Collection entries
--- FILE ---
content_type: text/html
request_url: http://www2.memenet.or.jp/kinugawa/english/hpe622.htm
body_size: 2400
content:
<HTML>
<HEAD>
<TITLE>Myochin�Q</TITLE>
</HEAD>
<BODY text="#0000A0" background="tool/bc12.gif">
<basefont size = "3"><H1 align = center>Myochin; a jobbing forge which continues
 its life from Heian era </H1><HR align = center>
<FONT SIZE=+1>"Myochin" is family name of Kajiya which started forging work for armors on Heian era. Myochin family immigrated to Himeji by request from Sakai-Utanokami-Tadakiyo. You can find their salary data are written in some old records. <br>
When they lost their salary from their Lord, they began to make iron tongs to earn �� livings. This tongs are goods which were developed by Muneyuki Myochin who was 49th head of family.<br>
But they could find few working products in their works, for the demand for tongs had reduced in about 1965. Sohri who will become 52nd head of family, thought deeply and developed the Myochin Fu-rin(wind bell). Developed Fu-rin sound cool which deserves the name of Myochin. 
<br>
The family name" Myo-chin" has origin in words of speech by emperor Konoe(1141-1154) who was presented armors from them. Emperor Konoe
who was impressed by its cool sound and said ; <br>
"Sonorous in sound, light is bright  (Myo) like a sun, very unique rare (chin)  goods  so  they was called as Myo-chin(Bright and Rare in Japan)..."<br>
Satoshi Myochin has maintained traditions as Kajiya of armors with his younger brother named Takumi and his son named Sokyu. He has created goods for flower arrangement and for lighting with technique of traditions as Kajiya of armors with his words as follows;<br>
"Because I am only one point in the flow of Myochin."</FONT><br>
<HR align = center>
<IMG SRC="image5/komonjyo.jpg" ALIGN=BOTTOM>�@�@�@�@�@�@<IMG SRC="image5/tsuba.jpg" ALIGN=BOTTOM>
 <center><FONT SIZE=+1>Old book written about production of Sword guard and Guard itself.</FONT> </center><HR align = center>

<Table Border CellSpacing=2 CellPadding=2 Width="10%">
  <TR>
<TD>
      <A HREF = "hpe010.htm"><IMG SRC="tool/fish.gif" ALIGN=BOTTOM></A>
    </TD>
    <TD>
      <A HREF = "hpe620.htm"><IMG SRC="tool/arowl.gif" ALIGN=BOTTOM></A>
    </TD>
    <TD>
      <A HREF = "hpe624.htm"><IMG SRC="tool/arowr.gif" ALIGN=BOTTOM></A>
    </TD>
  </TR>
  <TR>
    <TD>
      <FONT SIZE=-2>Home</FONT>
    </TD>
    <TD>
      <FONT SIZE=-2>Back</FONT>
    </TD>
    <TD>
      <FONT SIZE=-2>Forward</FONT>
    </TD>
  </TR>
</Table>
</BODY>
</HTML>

--

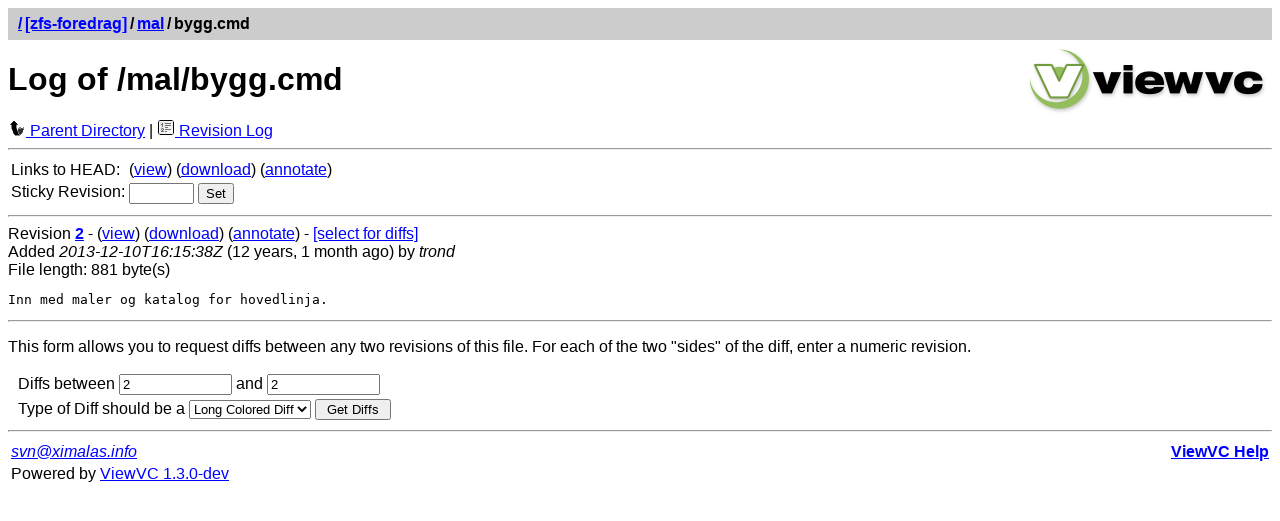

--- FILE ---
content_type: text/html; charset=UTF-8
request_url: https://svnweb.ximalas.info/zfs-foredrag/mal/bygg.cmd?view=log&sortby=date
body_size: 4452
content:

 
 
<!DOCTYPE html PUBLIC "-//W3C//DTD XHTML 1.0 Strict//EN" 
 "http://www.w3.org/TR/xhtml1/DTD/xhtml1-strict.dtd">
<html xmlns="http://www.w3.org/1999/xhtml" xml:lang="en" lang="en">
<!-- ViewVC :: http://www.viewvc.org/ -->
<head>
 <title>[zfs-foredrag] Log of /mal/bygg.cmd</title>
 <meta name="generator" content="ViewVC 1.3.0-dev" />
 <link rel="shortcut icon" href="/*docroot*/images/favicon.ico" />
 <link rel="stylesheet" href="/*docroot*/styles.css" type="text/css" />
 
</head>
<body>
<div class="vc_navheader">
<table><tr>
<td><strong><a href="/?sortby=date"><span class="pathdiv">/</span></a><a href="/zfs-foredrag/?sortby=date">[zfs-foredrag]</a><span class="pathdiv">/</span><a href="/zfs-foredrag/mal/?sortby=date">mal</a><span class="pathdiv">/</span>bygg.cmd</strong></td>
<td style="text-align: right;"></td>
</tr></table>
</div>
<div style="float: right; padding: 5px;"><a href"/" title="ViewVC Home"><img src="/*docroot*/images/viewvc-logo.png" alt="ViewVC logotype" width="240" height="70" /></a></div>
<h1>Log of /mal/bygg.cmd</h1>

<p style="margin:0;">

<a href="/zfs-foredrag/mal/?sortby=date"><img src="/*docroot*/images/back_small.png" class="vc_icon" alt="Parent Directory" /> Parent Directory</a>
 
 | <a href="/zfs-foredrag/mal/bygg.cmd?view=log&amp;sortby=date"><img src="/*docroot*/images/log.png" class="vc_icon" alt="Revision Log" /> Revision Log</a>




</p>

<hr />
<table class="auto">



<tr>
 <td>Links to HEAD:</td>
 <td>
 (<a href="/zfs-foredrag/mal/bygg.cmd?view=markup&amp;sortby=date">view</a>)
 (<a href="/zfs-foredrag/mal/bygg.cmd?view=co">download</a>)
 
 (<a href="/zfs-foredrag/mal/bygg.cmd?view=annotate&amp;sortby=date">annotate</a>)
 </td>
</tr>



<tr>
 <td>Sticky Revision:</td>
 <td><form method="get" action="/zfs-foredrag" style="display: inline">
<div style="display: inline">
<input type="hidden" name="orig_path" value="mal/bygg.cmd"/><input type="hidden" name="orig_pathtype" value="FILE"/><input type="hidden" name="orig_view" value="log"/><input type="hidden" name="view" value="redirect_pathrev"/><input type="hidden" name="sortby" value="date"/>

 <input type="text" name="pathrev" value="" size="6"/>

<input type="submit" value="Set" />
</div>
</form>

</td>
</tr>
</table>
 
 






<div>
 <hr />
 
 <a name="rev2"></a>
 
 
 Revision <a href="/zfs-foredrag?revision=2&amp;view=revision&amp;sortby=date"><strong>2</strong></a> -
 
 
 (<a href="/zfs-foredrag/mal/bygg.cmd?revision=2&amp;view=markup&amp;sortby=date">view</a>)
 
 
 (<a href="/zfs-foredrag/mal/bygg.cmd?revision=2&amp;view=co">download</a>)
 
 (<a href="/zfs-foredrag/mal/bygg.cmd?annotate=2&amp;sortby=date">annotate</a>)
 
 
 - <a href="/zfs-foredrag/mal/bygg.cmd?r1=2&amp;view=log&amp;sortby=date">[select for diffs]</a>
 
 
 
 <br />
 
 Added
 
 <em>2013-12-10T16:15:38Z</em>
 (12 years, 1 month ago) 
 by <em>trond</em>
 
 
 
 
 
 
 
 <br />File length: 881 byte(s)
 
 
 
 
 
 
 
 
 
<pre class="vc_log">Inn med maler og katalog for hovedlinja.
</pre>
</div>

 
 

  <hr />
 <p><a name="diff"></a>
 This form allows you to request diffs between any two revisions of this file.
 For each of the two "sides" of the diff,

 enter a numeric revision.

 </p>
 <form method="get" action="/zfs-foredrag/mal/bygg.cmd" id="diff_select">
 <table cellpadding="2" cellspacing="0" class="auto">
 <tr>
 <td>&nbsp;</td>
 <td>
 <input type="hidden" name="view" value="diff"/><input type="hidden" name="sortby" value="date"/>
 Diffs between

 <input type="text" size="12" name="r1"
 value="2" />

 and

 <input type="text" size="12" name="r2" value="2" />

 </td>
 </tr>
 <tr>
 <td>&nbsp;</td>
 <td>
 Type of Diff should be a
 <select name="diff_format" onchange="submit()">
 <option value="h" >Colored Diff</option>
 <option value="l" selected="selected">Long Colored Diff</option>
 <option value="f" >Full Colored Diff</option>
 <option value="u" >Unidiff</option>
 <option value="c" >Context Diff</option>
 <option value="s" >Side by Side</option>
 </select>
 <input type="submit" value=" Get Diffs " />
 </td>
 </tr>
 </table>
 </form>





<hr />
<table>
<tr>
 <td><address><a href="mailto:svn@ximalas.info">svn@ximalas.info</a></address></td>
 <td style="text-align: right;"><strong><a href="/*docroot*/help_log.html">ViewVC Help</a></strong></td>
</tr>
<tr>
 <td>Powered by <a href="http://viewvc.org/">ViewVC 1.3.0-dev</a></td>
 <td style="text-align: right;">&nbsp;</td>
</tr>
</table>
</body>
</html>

*Task goal*.
Go through the data and return each line where the word "Heian" appears.

*Exercise result*.
 its life from Heian era </H1><HR align = center>
<FONT SIZE=+1>"Myochin" is family name of Kajiya which started forging work for armors on Heian era. Myochin family immigrated to Himeji by request from Sakai-Utanokami-Tadakiyo. You can find their salary data are written in some old records. <br>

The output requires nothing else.